Serum hepatitis B virus-DNA cutoff levels in hepatitis B e antigen–negative chronic hepatitis B virus infection


  • Potential conflict of interest: Nothing to report.

Serum Hepatitis B Virus-DNA Cutoff Levels in Hepatitis B e Antigen–Negative Chronic Hepatitis B Virus Infection

To the Editor:

We read with great interest the recent chronic hepatitis B (CHB) (AASLD) practice guideline written eminently by 2 of the most experienced hepatologists in CHB.1 Hepatitis B e antigen (HBeAg)-negative CHB is characterized by increased levels of alanine aminotransferase (ALT)/ aspartate aminotransferase (AST), serum hepatitis B virus (HBV)-DNA > 2,000 IU/mL, and moderate/severe necroinflammation, whereas the inactive hepatitis B surface antigen (HBsAg) carrier state is defined as persistently normal ALT/AST on ≥3-4 determinations made every 3 months (then every 6-12 months) and HBV-DNA < 2,000 IU/mL.1

According to our unpublished, recent, prospective cohort of 150 HBeAg-negative chronic HBV patients with a close biochemical and virological follow-up, a substantial proportion (22% of cases or 28% of 228 serum samples tested) of 85 patients with persistently normal ALT/AST levels have HBV-DNA > 2,000 IU/mL (15% at 2,000-5,000 IU/mL and 7% at 5,000-20,000 IU/mL). Such patients are excluded from the inactive carrier state according to the new definition due to high HBV-DNA and cannot be classified into HBeAg-negative CHB because of persistently normal ALT/AST. Given that minimal necroinflammation with no-minimal fibrosis (Ishak-grading ≤ 4, Ishak-staging ≤ 1) was always observed in 8 such cases, who had a liver biopsy, we think that they represent inactive carriers. Thus, HBV-DNA > 5,000 IU/mL significantly weakens and >20,000 IU/mL excludes the diagnosis of inactive carrier, but an upper HBV-DNA limit of 2,000 IU/mL may leave unclassified 20%-25% of cases.

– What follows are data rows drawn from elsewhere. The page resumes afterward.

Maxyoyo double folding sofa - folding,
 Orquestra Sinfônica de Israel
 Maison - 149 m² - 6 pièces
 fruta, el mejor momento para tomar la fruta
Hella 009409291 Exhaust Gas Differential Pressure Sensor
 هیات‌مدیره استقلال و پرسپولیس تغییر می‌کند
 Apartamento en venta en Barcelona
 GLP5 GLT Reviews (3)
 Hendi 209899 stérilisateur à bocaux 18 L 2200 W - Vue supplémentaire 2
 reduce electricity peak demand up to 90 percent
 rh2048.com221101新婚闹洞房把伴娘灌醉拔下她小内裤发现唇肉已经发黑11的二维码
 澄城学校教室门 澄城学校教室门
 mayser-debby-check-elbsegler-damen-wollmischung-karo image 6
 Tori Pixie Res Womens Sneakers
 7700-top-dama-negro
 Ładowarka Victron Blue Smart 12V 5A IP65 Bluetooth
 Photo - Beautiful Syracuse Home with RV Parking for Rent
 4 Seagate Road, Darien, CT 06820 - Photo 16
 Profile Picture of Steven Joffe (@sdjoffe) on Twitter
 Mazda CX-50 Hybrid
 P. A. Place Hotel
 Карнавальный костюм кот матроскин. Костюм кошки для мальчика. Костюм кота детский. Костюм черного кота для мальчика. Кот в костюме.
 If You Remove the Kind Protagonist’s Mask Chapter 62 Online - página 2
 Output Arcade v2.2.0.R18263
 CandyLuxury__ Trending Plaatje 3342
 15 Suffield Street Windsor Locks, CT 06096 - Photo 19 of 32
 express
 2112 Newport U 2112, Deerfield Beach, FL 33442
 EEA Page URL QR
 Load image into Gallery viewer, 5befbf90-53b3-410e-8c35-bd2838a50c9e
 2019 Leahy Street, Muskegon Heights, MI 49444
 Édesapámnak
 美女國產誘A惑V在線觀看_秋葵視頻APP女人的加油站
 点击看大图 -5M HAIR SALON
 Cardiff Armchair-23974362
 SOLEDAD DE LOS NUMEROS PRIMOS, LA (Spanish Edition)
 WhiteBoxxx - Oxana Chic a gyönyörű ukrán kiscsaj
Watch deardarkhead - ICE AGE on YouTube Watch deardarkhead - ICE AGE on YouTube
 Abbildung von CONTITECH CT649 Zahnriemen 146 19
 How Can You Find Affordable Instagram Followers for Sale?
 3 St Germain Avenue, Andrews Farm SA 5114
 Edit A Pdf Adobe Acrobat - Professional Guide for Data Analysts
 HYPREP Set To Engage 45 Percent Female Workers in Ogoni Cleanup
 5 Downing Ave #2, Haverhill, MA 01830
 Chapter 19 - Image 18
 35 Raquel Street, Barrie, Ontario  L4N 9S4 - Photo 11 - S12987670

Problems in clinical practice may also arise with the new and definitely improved definition of HBeAg-negative CHB due to the lower HBV-DNA limit of 2,000 IU/mL.1 In the same prospective study from our group, 5% of HBeAg-negative CHB patients and 16% of their serum samples had HBV-DNA < 2,000 IU/mL. Moreover, HBV-DNA was persistently ≥2,000 IU/mL in 82% or occasionally <2,000 IU/mL in 18% of our CHB patients. In another study from Lok's group, 42% of CHB patients had occasional levels of HBV-DNA < 10,000 copies/mL (approximately <2,000 IU/mL).2 HBeAg-negative patients with increased ALT/AST and HBV-DNA < 100,000 copies/mL (approximately 18,000 IU/mL) or recent levels of <2,000 IU/mL have been ignored from past and recent guidelines,3–5 although they represent a sizable proportion of CHB patients who are HBeAg-negative. In another retrospective, multicenter Greek study that included 335 patients with CHB who were HBeAg-negative with increased levels of ALT/AST, at least moderate necroinflammation and/or moderate fibrosis were detected in the majority (61%) of such cases with HBV-DNA < 2,000 IU/mL, who represented 12% of the total study population.6

In summary, all existing data suggest that there is no clear cut-off HBV-DNA level to differentiate inactive HBsAg carriers from individuals with CHB who are HBeAg-negative.2, 7, 8 Any attempt to define such a cut-off level may create more problems, because it would not correctly diagnose not only a substantial proportion of inactive carriers, perhaps leading to unnecessary liver biopsies, but also >10% of patients with CHB who are HBeAg-negative who may not receive appropriate treatment. Close follow-up still remains the cornerstone of diagnosis. All patients with any persistent or transient ALT/AST elevation may benefit from a liver biopsy regardless of viremia levels, whereas patients with persistently normal ALT/AST and HBV-DNA < 20,000 IU/mL should be followed for life. In the latter setting, an HBV-DNA level ≥ 2,000 IU/mL warrants closer follow-up. HBeAg-negative cases with persistently normal ALT/AST and HBV-DNA ≥ 20,000 IU/mL are extremely rare, if they really exist.

George V. Papatheodoridis*, Emanuel K. Manesis*, Spilios Manolakopoulos*, Athanasios J. Archimandritis*, * Second Department of Internal Medicine, Athens University Medical School, Hippokration General Hospital, Athens, Greece.